Legal analysis: In order to facilitate social capital to invest in the economic field, the new company law allows natural persons or legal persons to set up limited liability companies. The main relevant provisions are as follows: the minimum registered capital is RMB 654.38+million, and shareholders shall pay the capital contribution stipulated in the Articles of Association in full at one time. A natural person can only invest to set up a one-person company, and a one-person company cannot set up a new one-person limited liability company. When a one-person shareholder exercises the decision-making power within the decision-making scope of the shareholders' meeting, it shall be made in writing, signed by the shareholders and placed in the company. Statutory compulsory audit at the end of the fiscal year. Presumption system of corporate personality abuse with joint liability for corporate debts.

Legal basis: People's Republic of China (PRC) Company Law.

Article 57 The provisions of this section shall apply to the establishment and organization of a one-person limited liability company. Where there are no provisions in this section, the provisions in the first and second sections of this chapter shall apply. A one-person limited liability company as mentioned in this Law refers to a limited liability company with only one natural person shareholder or one corporate shareholders.

Article 58 A natural person can only invest in the establishment of a one-person limited liability company. A one-person limited liability company cannot invest in the establishment of a new one-person limited liability company.

Article 59 A one-person limited liability company shall indicate the sole proprietorship of a natural person or legal person in the company registration and indicate it in the company business license.

Article 60 The articles of association of a one-person limited liability company shall be formulated by the shareholders.

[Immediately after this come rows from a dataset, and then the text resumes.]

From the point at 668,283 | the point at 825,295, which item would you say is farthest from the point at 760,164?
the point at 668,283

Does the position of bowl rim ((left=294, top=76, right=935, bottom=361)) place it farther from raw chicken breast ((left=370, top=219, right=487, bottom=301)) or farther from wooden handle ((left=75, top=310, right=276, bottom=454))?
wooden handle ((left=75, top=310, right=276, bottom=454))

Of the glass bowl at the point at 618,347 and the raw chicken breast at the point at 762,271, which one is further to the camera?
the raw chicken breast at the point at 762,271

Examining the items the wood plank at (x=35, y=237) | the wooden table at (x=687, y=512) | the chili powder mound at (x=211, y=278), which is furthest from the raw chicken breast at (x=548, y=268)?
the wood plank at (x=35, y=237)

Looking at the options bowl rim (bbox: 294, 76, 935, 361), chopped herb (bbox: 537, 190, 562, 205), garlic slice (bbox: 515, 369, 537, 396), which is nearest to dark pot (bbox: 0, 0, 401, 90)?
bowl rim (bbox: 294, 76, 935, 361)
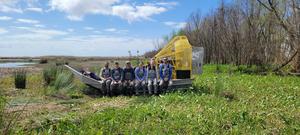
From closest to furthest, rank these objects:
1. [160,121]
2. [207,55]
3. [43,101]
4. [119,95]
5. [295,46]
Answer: [160,121] < [43,101] < [119,95] < [295,46] < [207,55]

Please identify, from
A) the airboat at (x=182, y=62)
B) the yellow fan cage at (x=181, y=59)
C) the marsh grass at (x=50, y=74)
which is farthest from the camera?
the marsh grass at (x=50, y=74)

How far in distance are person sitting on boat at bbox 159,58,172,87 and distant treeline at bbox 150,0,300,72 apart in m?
11.2

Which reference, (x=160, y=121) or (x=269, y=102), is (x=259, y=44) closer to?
(x=269, y=102)

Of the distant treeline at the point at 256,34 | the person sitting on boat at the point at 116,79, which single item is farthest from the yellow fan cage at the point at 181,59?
the distant treeline at the point at 256,34

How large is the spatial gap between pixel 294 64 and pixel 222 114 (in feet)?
53.9

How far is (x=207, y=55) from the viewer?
1570 inches

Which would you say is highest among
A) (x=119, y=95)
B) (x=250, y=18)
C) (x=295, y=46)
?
(x=250, y=18)

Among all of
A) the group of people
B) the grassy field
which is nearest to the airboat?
the group of people

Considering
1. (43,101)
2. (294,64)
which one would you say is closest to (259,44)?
(294,64)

Article 61 A one-person limited liability company shall not set up a shareholders' meeting. When making the decisions listed in the first paragraph of Article 37 of this Law, the shareholders shall make them in written form, signed by the shareholders and kept in the company.

Article 62 A one-person limited liability company shall make financial and accounting reports at the end of each fiscal year and audit them by an accounting firm.

Article 63 If the shareholders of a one-person limited liability company cannot prove that the company's property is independent of the shareholders' own property, they shall be jointly and severally liable for the company's debts.